TEKS KAJIAN
--------------------------------
(Mengurai Problemmatika Kehidupan dan Memecah Kebuntuan Pemikiran Dengan Metode Berfikir Ulama Tempo Doeloe)
I.
PENDAHULUAN
Ahlussunah
Waljamaah (Aswaja) merupakan bagian integral dari system PMII. Ahlussunah Waljamaah sering juga diangap sebagai idiologi aliran
dalam islam dan satu-satunya yang
mendapat rokemendasi dari Nabi masuk surga. Konsepsi tersebut acapkali
memunculkan polemik dan gesekan-gesekan pemikiran, bahkan takjarang ketika
gesekan pemikiran tak mampu memberi solusi yang berarti maka konfrontasi fisik
sering terjadi antara kelompok dalam islam. Hal itu berawal dari masing-masing
kelompok yang mengklaim dirinya adalah Ahlussunah Waljamaah dan mengklaim
tentang kebenaran yang telah mereka anut. Klaim ini tidak lepas dari pemahaman
mereka tentang Aswaja sebagai idiologi atau madzab, sehinga eksistensi Aswaja
semakin mengkristal bahkan menjadi institusi yang baku dan establish.
Kajian Aswaja
yang takterlepaskan dari keislaman merupakan upaya untuk mendudukan Aswaja
secara proporsional, bukanya semata-mata untuk mempertahankan sebuah aliran
atau golongan tertentu yang mungkin secara subyektif kita angap baik, karena
rumusan dan konsep teologis yang diformulasikan oleh suatu aliran sangat
dipengaruhi oleh problem yang memanas dimasanya.
--------------------------------
TUGAS 1
Jawab pertanyaan berikut berdasarkan teks tentang Aswaja di atas:
(a) Aswaja disebut sebagai bagian integral dari sistem apa?
(b) Apa yang sering terjadi antarkelompok dalam Islam ketika gesekan pemikiran tidak mampu memberi solusi?
(c) Rumusan dan konsep teologis suatu aliran sangat dipengaruhi oleh apa?
TUGAS 2
Ubah paragraf dalam teks tentang Aswaja di atas yang diawali "Ahlussunah Waljamaah (Aswaja) merupakan bagian integral" menjadi daftar poin singkat tanpa menghilangkan fakta utamanya.

DATA YANG DIBERIKAN
--------------------------------
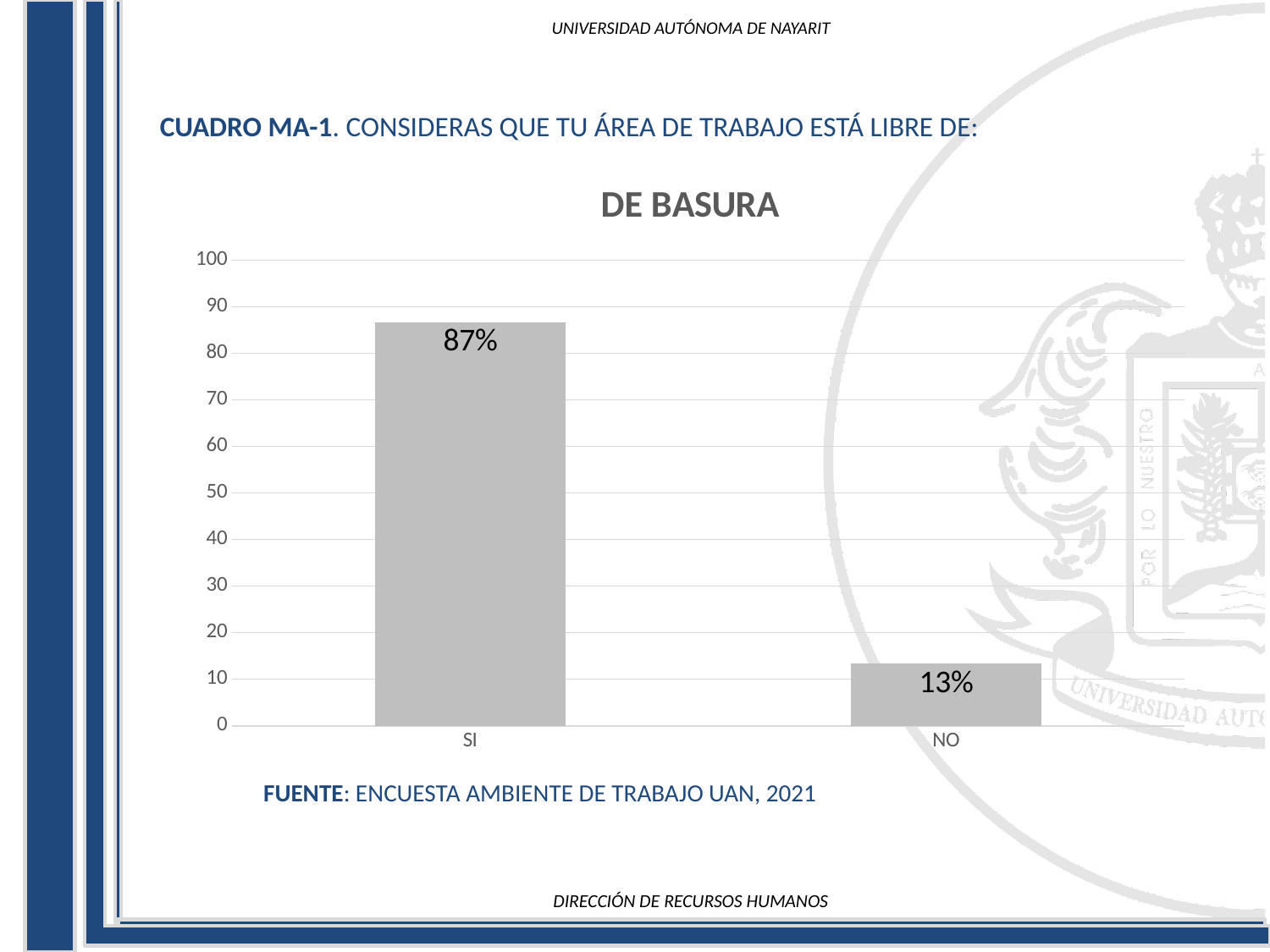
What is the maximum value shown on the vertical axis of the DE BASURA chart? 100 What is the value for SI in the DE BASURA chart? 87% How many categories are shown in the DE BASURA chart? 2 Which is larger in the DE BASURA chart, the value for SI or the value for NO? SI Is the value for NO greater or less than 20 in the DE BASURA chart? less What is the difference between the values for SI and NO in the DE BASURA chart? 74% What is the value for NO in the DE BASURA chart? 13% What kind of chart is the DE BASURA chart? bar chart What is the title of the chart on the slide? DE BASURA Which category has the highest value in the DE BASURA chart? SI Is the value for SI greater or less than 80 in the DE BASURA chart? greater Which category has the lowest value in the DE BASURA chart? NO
--------------------------------
JAWABAN AKHIR 1
(a) Sistem PMII.
(b) Konfrontasi fisik.
(c) Problem yang memanas pada masanya.

JAWABAN AKHIR 2
- Aswaja merupakan bagian integral dari sistem PMII.
- Aswaja sering dianggap sebagai ideologi aliran dalam Islam dan satu-satunya yang mendapat rekomendasi dari Nabi masuk surga.
- Anggapan ini kerap memunculkan polemik dan gesekan pemikiran. Jika tidak ada solusi yang berarti, sering terjadi konfrontasi fisik antarkelompok.
- Masalah ini berawal dari tiap kelompok yang mengaku sebagai Aswaja dan mengklaim kebenaran ajaran yang dianutnya.
- Klaim itu lahir dari pemahaman Aswaja sebagai ideologi atau mazhab, sehingga Aswaja makin mengkristal dan menjadi institusi yang baku dan mapan.